Tuesday, April 24, 2007

The Summer of Love and RFK on PBS

Picture: Bay Area 1960's

Last night good viewing on PBS with the 1960's being highlighted. First came The Summer of Love, the story of the Hippie "invasion" of the Haight-Ashbury district during the summer of 1967. Interesting stuff going on right under our noses: we lived in the Bay Area in the mid 60's and did take walks in Berkeley but not San Francisco (though I did work in SF for a short period of time). We were very young and very innocent and still very much interested in doing the things we were supposed to do. Took us a few more years to realize, like the Hippies, that life was more than duty and following the Pope or the President or whomever. Guess we grew up some.

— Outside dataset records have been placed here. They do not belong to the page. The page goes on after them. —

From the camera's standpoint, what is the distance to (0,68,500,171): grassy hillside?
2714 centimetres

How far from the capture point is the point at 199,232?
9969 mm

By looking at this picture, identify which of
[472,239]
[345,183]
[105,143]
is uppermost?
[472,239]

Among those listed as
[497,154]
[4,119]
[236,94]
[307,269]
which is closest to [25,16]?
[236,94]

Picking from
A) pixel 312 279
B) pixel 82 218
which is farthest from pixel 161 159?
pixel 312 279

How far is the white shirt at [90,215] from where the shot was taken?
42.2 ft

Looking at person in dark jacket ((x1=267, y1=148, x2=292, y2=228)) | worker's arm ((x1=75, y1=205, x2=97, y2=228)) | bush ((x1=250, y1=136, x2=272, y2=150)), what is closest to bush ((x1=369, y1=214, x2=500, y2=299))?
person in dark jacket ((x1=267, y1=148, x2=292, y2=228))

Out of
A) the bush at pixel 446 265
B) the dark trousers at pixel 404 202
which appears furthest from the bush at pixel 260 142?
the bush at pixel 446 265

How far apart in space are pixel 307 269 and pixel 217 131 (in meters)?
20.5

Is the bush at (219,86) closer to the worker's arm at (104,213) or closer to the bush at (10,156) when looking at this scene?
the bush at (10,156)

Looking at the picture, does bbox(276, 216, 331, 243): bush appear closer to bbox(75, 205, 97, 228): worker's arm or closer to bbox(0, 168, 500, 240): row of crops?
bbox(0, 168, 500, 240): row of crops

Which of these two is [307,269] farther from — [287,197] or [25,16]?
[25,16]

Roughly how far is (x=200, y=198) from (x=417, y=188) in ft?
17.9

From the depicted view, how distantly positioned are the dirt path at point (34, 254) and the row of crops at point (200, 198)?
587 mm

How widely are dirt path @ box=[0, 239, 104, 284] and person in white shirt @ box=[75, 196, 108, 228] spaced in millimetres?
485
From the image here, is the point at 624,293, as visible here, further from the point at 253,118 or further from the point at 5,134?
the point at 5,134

We left the Bay Area in mid summer 1967 and resettled in the Seattle area. It was there on June 5th of 1968 that I watched (on tv) Bobby Kennedy get shot, dying the next day. Jeesh, what a world we had back then, losing RFK and MLK within a few months of each other, JFK five years earlier, and of course all the killing down in SE Asia. PBS did another show on RFK last night, and it too was excellent. Lots of good things came out of the decade of the sixties, all those liberation movements are still bearing fruit; the scientific advances made as a result of the moon mission; all of our kids. Do we have to make periodic sacrifices to unknown gods to advance our cause? to keep the demons from overpowering us? Here's a question for you: are we better off today than we were forty years ago? as a country? as a world? I'm older and wiser in the ways of life, at least when I look at myself as a twenty something and now as a sixty something. Certainly am more reflective and, I would hope, more sensitive to the plight of all these other life forms cohabiting this blue and white orb here in 2007. But our country? our world? I don't know. Lots of bad stuff out there.